The only choice was to go on as she had. Clearly Beau didn’t
want her. He only wanted to avoid battles with the old duke. The only thing
that would change in her existence was she would now be the wife of a future
duke, not just the mother of one.

His voice was low. “Damn it, Yvette, you knew where I was.
You asked about the plantation near Thomassique. Don’t twist what happened. You
knew.”

She shook her head. “
Non
. When I come here to ask for
help, Mr. Danvers, he say your body is not in the grave, that he never find it.
I think and think what happen to you. If you are alive and in Saint-Domingue,
why would you not come to me?” Her fingers tightened on the leather reins in
her hands. “I pray, I hope that you are alive...then I remember the rumors of a
white slave. I try to remember if my father or my husband told me this white
slave is of no matter.”

But she didn’t remember. She wished she could go back in
time and examine their faces. Freeze that moment and experience it again and
again until she caught any sly looks, but it was just a moment of a thousand
others that had not seemed much important until later.

Beau turned toward her and stared through her. But she saw
just a glimmer of uncertainty.

“They are all dead or I would demand they tell me.”

“How convenient,” he muttered.

Her stomach clenched as his callous comment burned through
her and boiled her blood. Her fingers convulsed around the reins.

“We should go back—”

“You are bastard,” she said through tightly clenched teeth.
“It is not convenient that my entire family is dead, my mother, my father, my
sister, my brother, both my bab—” Her throat closed and she could not get the
word out.

His skin paled as he stared at her. “Your what?”
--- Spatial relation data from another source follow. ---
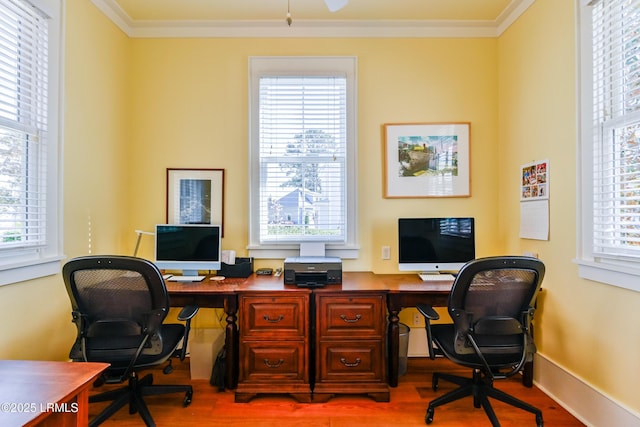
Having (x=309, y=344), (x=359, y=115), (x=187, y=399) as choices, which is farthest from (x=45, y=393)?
(x=359, y=115)

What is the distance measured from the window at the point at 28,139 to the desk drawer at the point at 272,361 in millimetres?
1359

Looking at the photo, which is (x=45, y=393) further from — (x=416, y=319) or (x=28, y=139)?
(x=416, y=319)

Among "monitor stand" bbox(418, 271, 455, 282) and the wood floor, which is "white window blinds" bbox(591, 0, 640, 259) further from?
the wood floor

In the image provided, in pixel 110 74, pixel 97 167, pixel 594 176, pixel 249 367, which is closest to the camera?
pixel 594 176

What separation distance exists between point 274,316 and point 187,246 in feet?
3.10

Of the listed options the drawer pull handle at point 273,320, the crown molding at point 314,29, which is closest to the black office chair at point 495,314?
the drawer pull handle at point 273,320

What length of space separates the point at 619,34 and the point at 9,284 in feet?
11.9

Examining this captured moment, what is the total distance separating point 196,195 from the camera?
8.87ft

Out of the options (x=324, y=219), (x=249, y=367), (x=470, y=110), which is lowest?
(x=249, y=367)

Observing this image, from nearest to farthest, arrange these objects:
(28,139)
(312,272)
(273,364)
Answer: (28,139) → (273,364) → (312,272)

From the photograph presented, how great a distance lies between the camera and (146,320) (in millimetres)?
1717

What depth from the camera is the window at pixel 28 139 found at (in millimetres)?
1685

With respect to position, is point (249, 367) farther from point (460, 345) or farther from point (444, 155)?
point (444, 155)

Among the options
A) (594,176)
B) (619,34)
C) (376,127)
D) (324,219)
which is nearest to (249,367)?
(324,219)
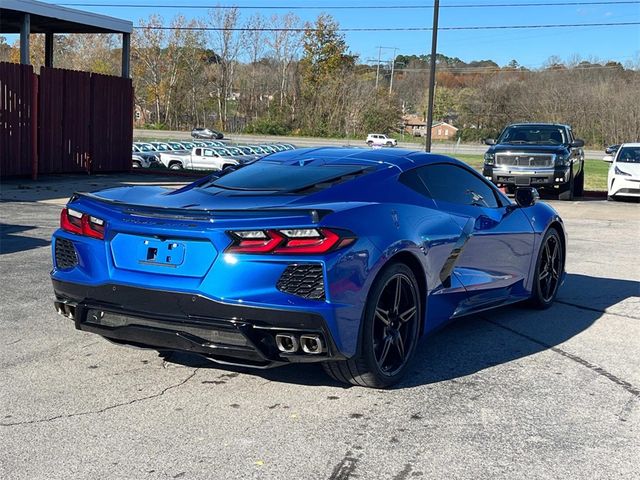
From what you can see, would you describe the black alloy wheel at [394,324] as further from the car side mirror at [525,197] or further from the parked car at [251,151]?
the parked car at [251,151]

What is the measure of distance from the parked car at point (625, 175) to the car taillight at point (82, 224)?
679 inches

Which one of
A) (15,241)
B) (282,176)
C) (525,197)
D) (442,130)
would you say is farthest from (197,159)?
(442,130)

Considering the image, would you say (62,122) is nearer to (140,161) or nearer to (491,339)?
(491,339)

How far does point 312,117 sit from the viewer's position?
84688 mm

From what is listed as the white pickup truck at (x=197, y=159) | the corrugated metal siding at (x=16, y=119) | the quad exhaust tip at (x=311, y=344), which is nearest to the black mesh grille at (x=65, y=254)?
the quad exhaust tip at (x=311, y=344)

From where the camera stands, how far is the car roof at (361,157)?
211 inches

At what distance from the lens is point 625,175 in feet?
63.3

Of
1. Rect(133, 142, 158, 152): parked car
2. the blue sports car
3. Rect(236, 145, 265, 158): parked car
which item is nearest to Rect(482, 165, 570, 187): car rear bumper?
the blue sports car

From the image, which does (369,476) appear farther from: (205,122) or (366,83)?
(205,122)

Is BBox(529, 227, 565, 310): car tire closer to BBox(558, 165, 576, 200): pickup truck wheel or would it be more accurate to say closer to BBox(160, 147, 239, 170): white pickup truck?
BBox(558, 165, 576, 200): pickup truck wheel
She shook her head and turned so he couldn’t see the storm
of tears. She thought she had cried more tears than any one person could
produce, rivers of tears, oceans. She shook her head and pointed the horse
toward the house.

He pulled alongside her. His voice had softened. “Yvette,
you had other children?”

She gave a short nod and swiped at the tears. His switch to
a reserved sympathy made her feel cracked open and raw, but she would not
succumb to this weakness in front of him. He was too caught in his own
injustices to see that he was not the only one who had suffered. She would give
her soul to go back to the day they married and make things come out
differently. “Do not take Etienne away from me. Do not send me away. He is all
I have left.”

His mouth tightened, and he looked toward the castle. She
didn’t want to wait to find out what he was thinking or if he would agree. She
kicked the slow Daisy and the horse jarred to a trot, bouncing her toward the
house.

Beau increased the speed of his horse, but he did not bounce
like a ball on his horse’s back. She didn’t think she liked this riding horses,
even if it scared her less than it had before. But this chasm between her and
Beau, she didn’t know if it could be mended. If he was so certain she was a
part of his being treated abominably, she could not fix that.

 
*~*~*

The two riders were moving away, but Henri didn’t dare
reveal his hiding place behind a shrub. He had meant to come and deliver the
cigars and the paper that would make him a hero to the old duke, but Yvette was
riding a horse with this man who looked uncannily familiar.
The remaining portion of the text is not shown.